The letter Y and the digraphs CH, PH, RH, TH were alien to Latin. They were introduced into the language by intellectuals who wanted to borrow words from Greek, and keep pronouncing them as in the original. If we are to take the wishes of those intellectuals into account, then:

- Y is pronounced like the German ü;
- CH, PH and TH are aspirated consonants, pronounced C, P, T followed by a puff of air, as they are pronounced in Germanic languages, at the beginning of words.
- There seems to be some uncertainty about the pronunciation of RH.

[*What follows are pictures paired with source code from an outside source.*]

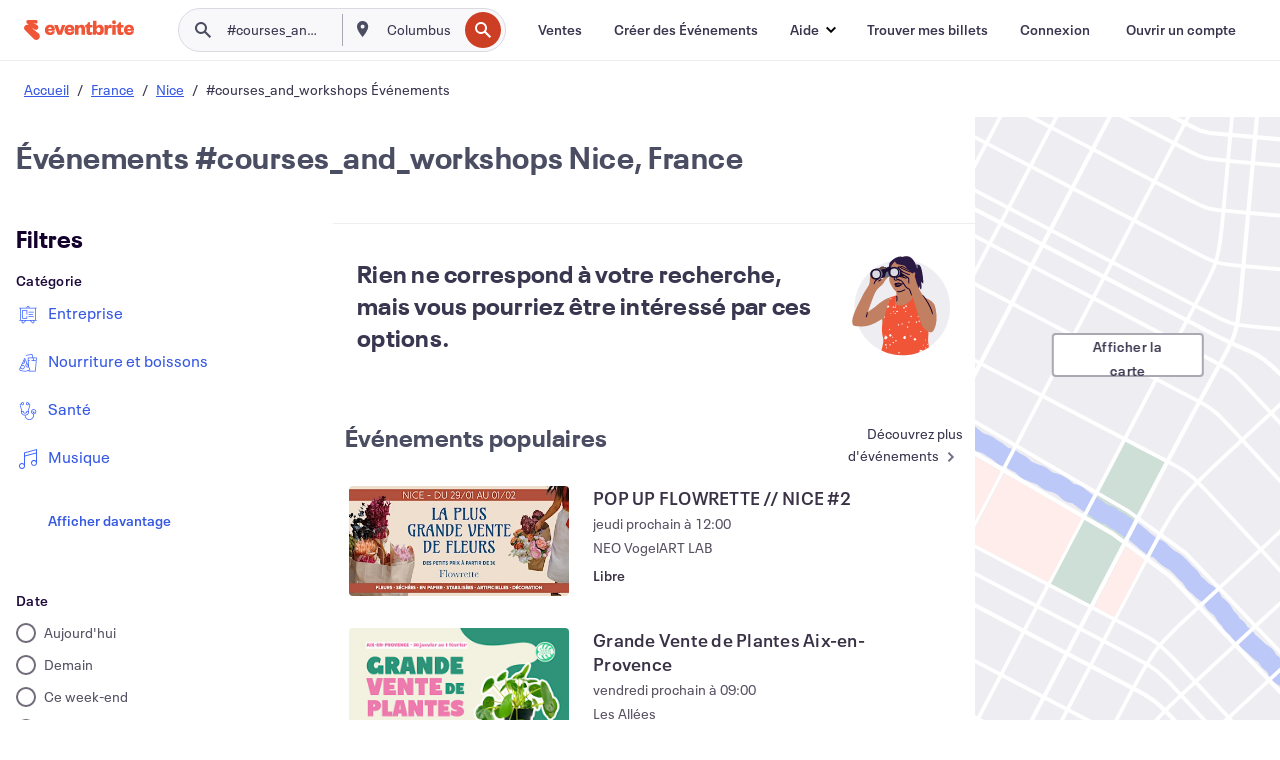

--- FILE ---
content_type: text/javascript; charset=utf-8
request_url: https://app.link/_r?sdk=web2.86.5&branch_key=key_live_epYrpbv3NngOvWj47OM81jmgCFkeYUlx&callback=branch_callback__0
body_size: 70
content:
/**/ typeof branch_callback__0 === 'function' && branch_callback__0("1544211925586998005");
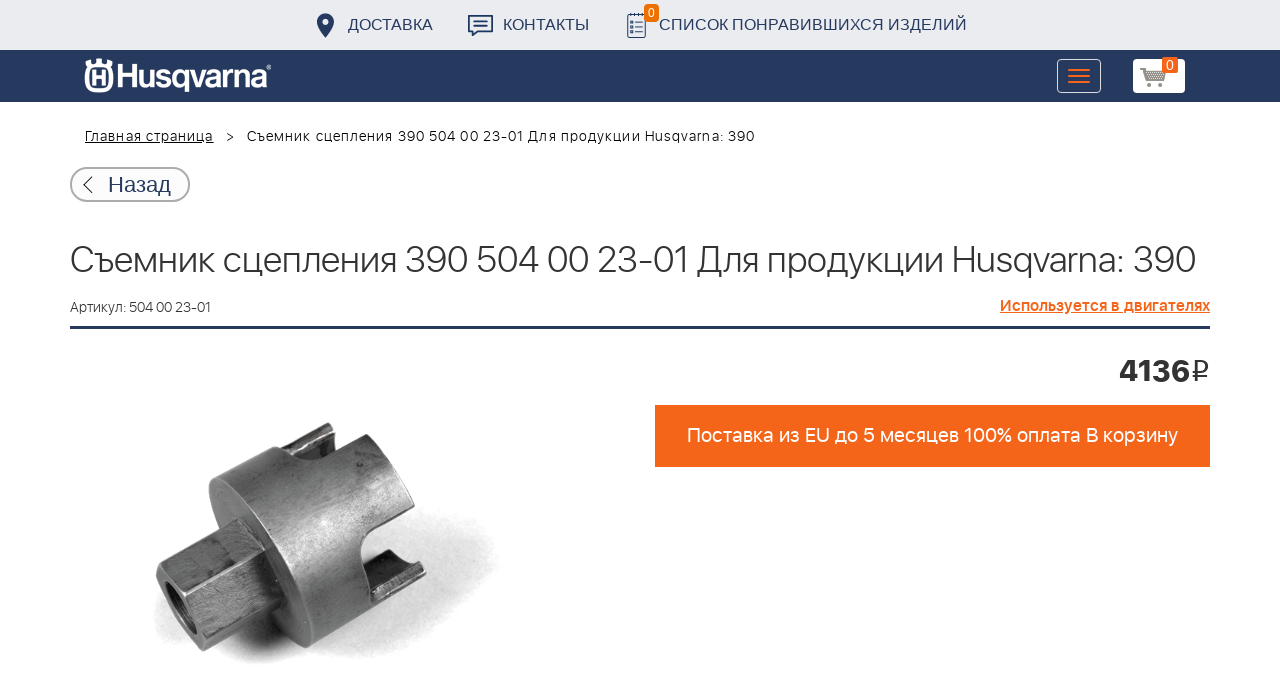

--- FILE ---
content_type: text/html; charset=UTF-8
request_url: https://benzolider.spb.ru/ajax/updatepricedetail.php
body_size: -62
content:
{"COST":4136}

Of course, the common man never paid much attention to these pedanteries, and simply pronounced Y as I, C as CH, PH as F, and so on.


----------



## ronanpoirier

Thanks everybody! But, Whodunit:



			
				Whodunit said:
			
		

> au = [a̠̮ʊ]
> eu = [e_j_ʊ] (the "j" is often not pronounced)
> ae = [æ], sometimes [eː]
> oe = [o̮e]
> ei = [ej]
> ui = [uj]



I don't get the pronounciation   I don't know too much about the IPA's sings for vowels :-S i get /a/ /e/ /j/ and /u/ but the other symbols i don't understand


----------



## se16teddy

This looks to me like a RELIABLE source of advice. http://en.wikipedia.org/wiki/Latin_spelling_and_pronunciation


----------



## Whodunit

ronanpoirier said:
			
		

> Thanks everybody! But, Whodunit:
> 
> I don't get the pronounciation  I don't know too much about the IPA's sings for vowels :-S i get /a/ /e/ /j/ and /u/ but the other symbols i don't understand


 
You could try to learn it. 

Just read look at this table and this triangle*. 


*Even though it is not a proper triangle, linguists still call it like that.


----------